The US elections are finally over (phew!), and while the outcome of every race has not yet been determined, the outlook for control of Congress and the White House has become considerably clearer. Donald Trump has been elected the 47th President of the United States. Republicans have picked up a majority of a few seats in the Senate. Control of the House of Representatives has not yet been called, but it’s likely that Republicans will hold onto their majority.
There is so much to talk or write about, but this one-pager will seek to simply highlight a few key points for consideration. Overnight, US sharemarkets surged, with key indexes rising strongly, in some cases by 3% to 5%. Not so much in the bond market, where Treasury yields surged, and prices fell.
The key planks upon which Trump campaigned were lower taxes, de-regulation, tighter control of migration policy, and tariffs. Markets have interpreted this to mean that corporate America will get to enjoy a reduction in the corporate tax rate, economic growth will be higher, the US dollar will be strong; but tariffs and migration policy will probably have an inflationary impact. There was little discussion about federal debt or budget deficits during the campaign by either party.
Top investment implications:
Winners | Losers |
US share markets | Inflation (stays higher for longer) |
US dollar | Bonds (yields rise further) |
Merger and acquisition activity | Interest rates (US Federal Reserve will have to contend with new inflation pressures) |
Tech and Financials sectors | International trade with introduction of tariffs (or higher tariffs) |
| Green and environment stocks |
What about Commodities?
Impact is neutral/negative for commodities (USD strength a negative, but higher growth a positive).
Trump 2.0 will make the US Federal Reserve’s (Fed) job much more complicated. His proposals for aggressive tariffs on imports and large-scale deportations of undocumented migrants introduce major uncertainty around the Fed’s dual mandate of maximum employment and stable prices. Fed funds futures now suggest that the Fed will only have room to cut rates four more times between now and the end of 2025 to 3.75%-4%. As recently as last month, trading suggested that the Fed would make seven cuts in the same period.

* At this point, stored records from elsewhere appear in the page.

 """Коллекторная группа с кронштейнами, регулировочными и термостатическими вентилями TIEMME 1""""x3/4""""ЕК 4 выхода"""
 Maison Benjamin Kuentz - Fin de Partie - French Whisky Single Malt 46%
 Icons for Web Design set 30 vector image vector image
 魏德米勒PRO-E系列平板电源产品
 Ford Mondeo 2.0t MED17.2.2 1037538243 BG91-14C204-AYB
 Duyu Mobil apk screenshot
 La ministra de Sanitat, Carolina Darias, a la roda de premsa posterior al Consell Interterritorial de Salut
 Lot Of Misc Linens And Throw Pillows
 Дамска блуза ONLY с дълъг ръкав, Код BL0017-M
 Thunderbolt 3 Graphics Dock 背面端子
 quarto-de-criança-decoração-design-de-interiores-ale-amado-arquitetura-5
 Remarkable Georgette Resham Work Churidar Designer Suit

Of course, a lot of what Trump promised may never eventuate. He might decide not to impose tariffs that are so high, and he may not do it quickly upon taking office. He might not deport millions of undocumented migrants. He might not win the House of Representatives and be unable to lower the corporate tax rate. That said, we are inclined to think that inflationary pressures will be higher than they would have been under a Democratic administration.